Classical Optical Cryptography for High Speed Coherent Systems


This technology poses a new cryptographic system specifically designed for optical networks. It can be used by government and commercial entities to protect valuable and confidential information from being stolen.

Problem Addressed

Security of optical communication systems is important to government and commercial users. If an eavesdropper can receive and decrypt an encrypted message, they can access and steal confidential information. Stream cipher-based cryptographic systems encrypt and decrypt messages using keys; however, they are vulnerable to attack if a key is used more than once. An adversary with sufficient computing power can analyze encryption traffic to break the cipher. The Inventors have developed a cryptographic scheme proven to be much more secure for applications in optical networks, making it impossible for an illegitimate receiver to break the cipher without sifting through a practically impossible amount of traffic.


The scheme is based on band-spreading in a coherent transmission system and a receiver that operates at the quantum limit of coherent detection. A pseudo-random cipher-stream is used to band-spread an optical carrier with coded data. A legitimate receiver can use the agreed upon key to modulate its local oscillator to uncover the band-spread signal and as resultantly decipher the message. Meanwhile, an eavesdropper without a key will find the spread signal with too low signal-to-noise ratio to perform any useful determination of the message sequence.

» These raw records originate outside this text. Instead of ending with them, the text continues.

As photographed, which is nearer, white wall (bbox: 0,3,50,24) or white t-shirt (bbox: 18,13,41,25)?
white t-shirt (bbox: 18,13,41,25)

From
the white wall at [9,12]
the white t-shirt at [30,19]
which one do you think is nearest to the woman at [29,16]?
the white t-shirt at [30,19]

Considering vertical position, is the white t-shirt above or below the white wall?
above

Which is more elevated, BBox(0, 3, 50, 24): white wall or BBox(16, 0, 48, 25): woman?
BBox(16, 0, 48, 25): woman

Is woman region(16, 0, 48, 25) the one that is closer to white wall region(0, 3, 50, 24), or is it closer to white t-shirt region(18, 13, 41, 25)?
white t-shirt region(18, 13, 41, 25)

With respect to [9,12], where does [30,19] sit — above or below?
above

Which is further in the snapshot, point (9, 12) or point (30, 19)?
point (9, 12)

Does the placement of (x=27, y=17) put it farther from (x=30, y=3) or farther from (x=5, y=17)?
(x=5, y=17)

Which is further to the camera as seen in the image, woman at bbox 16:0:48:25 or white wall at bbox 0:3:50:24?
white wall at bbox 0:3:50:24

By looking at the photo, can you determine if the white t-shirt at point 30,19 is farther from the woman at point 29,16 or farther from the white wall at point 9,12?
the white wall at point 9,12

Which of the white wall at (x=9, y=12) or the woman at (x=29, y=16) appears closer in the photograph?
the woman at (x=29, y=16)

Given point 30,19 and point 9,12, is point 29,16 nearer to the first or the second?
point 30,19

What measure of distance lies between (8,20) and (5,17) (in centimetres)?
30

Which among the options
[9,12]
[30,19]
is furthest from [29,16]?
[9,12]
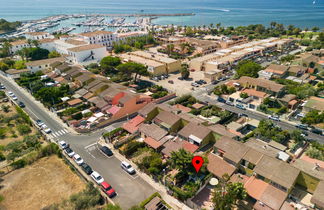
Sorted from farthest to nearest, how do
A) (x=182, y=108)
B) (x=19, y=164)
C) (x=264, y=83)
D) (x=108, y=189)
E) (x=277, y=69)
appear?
(x=277, y=69)
(x=264, y=83)
(x=182, y=108)
(x=19, y=164)
(x=108, y=189)

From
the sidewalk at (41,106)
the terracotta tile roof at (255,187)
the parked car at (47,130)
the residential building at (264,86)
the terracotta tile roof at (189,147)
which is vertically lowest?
the sidewalk at (41,106)

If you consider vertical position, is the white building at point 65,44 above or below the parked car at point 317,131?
above

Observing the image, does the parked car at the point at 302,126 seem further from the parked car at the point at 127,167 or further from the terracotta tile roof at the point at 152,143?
the parked car at the point at 127,167

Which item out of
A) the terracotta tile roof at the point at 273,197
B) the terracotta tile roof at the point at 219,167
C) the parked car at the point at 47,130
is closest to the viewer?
the terracotta tile roof at the point at 273,197

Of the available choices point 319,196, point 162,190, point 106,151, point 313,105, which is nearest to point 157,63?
point 106,151

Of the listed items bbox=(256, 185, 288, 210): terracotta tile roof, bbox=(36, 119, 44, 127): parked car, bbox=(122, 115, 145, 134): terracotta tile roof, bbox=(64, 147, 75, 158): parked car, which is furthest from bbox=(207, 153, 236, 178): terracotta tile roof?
bbox=(36, 119, 44, 127): parked car

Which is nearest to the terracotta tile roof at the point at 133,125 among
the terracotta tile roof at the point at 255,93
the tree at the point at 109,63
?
the terracotta tile roof at the point at 255,93

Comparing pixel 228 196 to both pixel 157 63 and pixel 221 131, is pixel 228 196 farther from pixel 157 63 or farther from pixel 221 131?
pixel 157 63
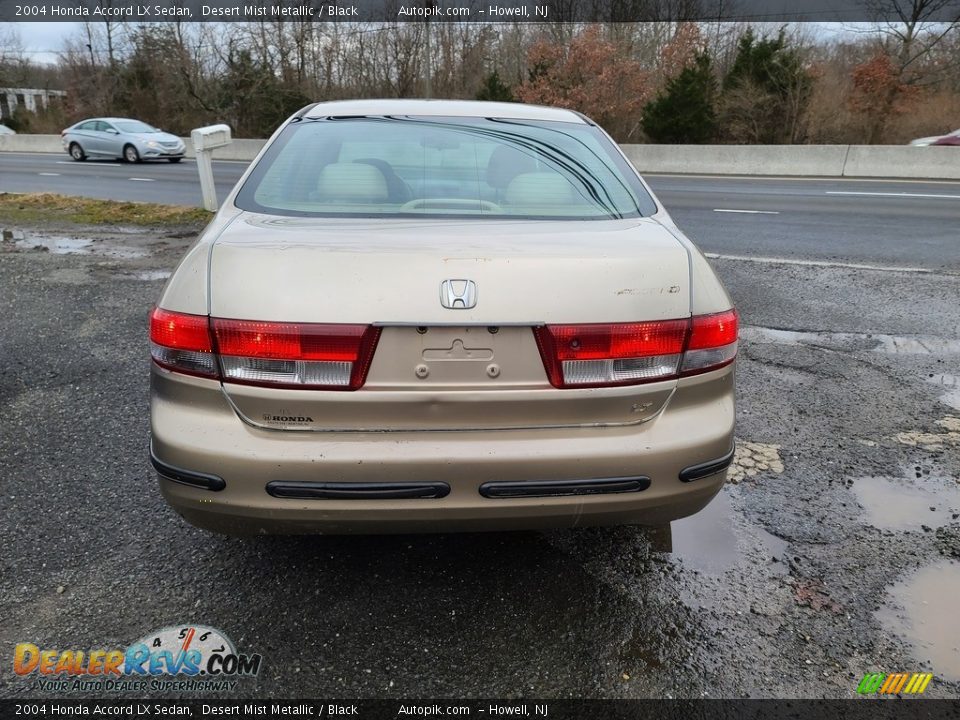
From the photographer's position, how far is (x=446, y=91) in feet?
111

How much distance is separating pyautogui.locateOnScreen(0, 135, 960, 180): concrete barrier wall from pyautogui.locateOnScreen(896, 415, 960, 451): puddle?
17737 millimetres

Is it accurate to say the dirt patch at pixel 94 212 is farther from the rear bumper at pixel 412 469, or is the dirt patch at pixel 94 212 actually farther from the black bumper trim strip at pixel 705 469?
the black bumper trim strip at pixel 705 469

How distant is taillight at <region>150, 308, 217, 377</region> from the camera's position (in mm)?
1930

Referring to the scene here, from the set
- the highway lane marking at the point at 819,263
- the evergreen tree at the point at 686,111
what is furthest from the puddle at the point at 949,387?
the evergreen tree at the point at 686,111

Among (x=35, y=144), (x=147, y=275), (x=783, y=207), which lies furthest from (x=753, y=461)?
(x=35, y=144)

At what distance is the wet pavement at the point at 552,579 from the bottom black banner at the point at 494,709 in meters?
0.04

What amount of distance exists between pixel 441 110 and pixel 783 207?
10.7 metres

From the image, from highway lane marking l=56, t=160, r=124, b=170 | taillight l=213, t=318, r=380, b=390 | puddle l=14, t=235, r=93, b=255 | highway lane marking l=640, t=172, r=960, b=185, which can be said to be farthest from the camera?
highway lane marking l=56, t=160, r=124, b=170

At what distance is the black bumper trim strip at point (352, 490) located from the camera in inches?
75.6

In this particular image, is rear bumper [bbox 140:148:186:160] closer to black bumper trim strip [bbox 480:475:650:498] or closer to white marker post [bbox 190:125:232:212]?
white marker post [bbox 190:125:232:212]

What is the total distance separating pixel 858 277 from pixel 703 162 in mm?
15450

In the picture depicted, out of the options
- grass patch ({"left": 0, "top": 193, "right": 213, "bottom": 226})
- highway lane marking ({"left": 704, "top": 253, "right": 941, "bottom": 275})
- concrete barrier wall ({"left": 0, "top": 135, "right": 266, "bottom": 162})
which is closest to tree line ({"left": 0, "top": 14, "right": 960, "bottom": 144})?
concrete barrier wall ({"left": 0, "top": 135, "right": 266, "bottom": 162})

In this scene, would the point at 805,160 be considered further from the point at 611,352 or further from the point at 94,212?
the point at 611,352

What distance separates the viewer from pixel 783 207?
1216 centimetres
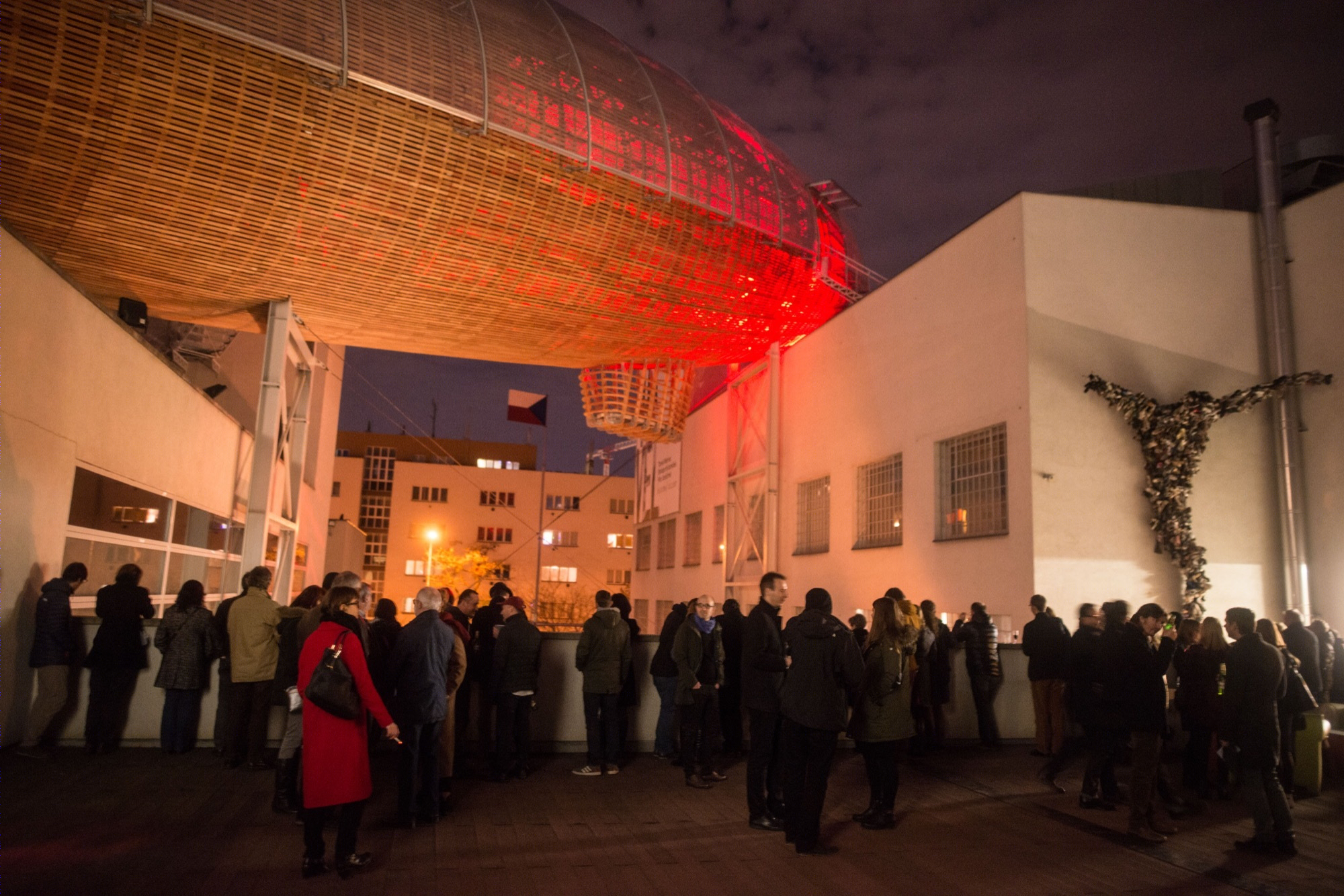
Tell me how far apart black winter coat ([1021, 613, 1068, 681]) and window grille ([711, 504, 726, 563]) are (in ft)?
52.1

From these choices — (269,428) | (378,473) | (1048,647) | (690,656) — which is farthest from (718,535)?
(378,473)

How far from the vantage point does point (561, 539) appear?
59.5m

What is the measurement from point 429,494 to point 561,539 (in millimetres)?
9075

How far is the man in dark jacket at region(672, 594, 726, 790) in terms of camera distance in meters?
Answer: 8.24

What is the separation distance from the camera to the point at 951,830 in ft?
22.5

The receiver must be operating at or near the quantum limit to prevent successful interception and demodulation by an eavesdropper. While a classical stream cipher system may not be secure due to the large amount of ciphered text available to the analysts, the proposed scheme forces an adversary, without the key, to detect a much larger bandwidth of noise with power at least as large as the irreducible quantum detection noise. The differential signal-to-noise ratios between the user and the eavesdropper yield a Shannon Secrecy Capacity which can be made as close to the capacity of the user channel. Moreover, the system purposefully introduces errors into the transmitted data sequence so the communication system is operating just shy of capacity of the semi-classical white Gaussian noise channel, resulting in a highly secure scheme.  


  • Encoding scheme approaches theoretical bounds of security based on Shannon Capacity Theorem
  • Addition of quantum noise further boosts system security